Jones is 6-4. Calhoun would use him up front against much bigger opponents. He was all heart and will. Freshman Noreaga Davis, who starts up front for St. Joseph, maybe touches 6-4. There are parallels.
“He’s from Bridgeport,” Jones said. “Bridgeport, Norwalk, Stamford, there are some hard-nosed guys,” Jones said. “Nore’s one of them. He doesn’t care about size. He battles for every rebound. He’s going to do the little things that I did as a player.”
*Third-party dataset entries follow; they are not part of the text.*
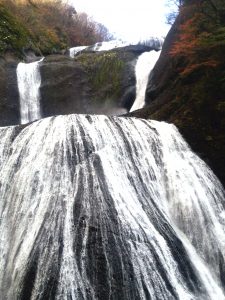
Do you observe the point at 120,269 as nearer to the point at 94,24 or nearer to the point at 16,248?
the point at 16,248

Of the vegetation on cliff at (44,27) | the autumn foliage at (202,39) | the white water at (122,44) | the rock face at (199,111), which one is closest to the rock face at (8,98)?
the vegetation on cliff at (44,27)

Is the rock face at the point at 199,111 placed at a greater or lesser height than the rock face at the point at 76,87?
greater

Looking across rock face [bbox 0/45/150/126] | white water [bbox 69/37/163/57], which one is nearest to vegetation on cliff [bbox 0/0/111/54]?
rock face [bbox 0/45/150/126]

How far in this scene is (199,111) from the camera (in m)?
11.0

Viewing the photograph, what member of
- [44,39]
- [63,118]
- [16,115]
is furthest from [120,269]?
[44,39]

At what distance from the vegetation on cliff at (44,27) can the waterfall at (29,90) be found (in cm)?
174

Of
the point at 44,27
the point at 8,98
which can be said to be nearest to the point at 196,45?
the point at 8,98

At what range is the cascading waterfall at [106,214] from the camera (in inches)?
247

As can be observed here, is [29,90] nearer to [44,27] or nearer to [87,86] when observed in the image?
[87,86]

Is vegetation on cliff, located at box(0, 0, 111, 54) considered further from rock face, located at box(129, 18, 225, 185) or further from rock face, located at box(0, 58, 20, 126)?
rock face, located at box(129, 18, 225, 185)

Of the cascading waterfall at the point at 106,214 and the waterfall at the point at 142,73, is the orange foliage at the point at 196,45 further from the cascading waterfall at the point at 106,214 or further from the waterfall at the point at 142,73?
the waterfall at the point at 142,73

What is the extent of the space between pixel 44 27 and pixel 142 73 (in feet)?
41.3

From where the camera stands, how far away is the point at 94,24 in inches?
1529

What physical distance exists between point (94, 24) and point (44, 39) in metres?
14.7
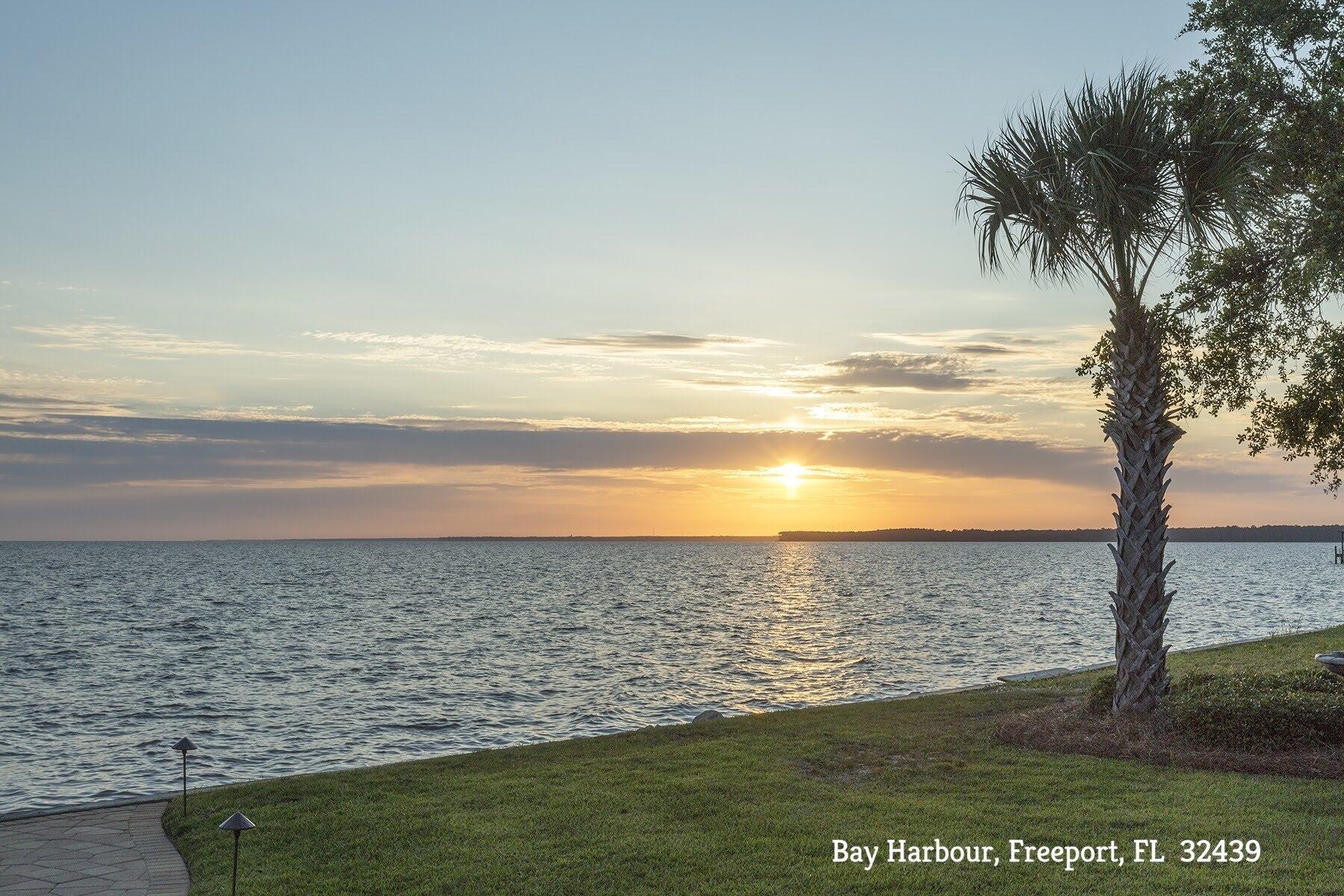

Jones did some big things, too. After he lost his starting job at UConn, he was a captain of the first national championship team in 1999. The night he scored 17 points and grabbed nine rebounds after coming off the bench to replace injured Kevin Freeman in the 1998 Big East championship game probably captures best what Jones is all about. He would make the all-tournament team, too. That night, Calhoun said, “Rashamel showed us what our program is all about. Watching him tonight was probably the best moment I have had in coaching.”
“I cherish that (Syracuse) game,” Jones said. “Coach had said a lot of people would have folded, not playing prior to that, not be ready. I was always ready.
“When you are in a family community, if it’s not your turn, it’s your brother’s turn. When I wasn’t starting any more, it was ‘OK, I’m still going to play.’ I’m going to cheer my brother on and when it’s my turn, I’m going to get it done. I’ve got a different mentality than some about a team.”
So there he was on the floor in those final seconds at St. Petersburg against Duke, the closing seconds of his college career. After Ricky Moore had forced a travel on Trajan Langdon, after Khalid El-Amin sank the two free throws to make it 77-74, Jones picked up Langdon in full flight. As Langdon tripped, failing to get a last shot off, El-Amin rushed to the cameras and screamed, “We shocked the world!”
There was Rashamel Jones holding the ball above his head, a national champion.
“Greatest feeling ever,” he said. “I can pick up the phone to this day and call any one of those guys. That’s what I’m talking about with family. That’s what I want to be part of.”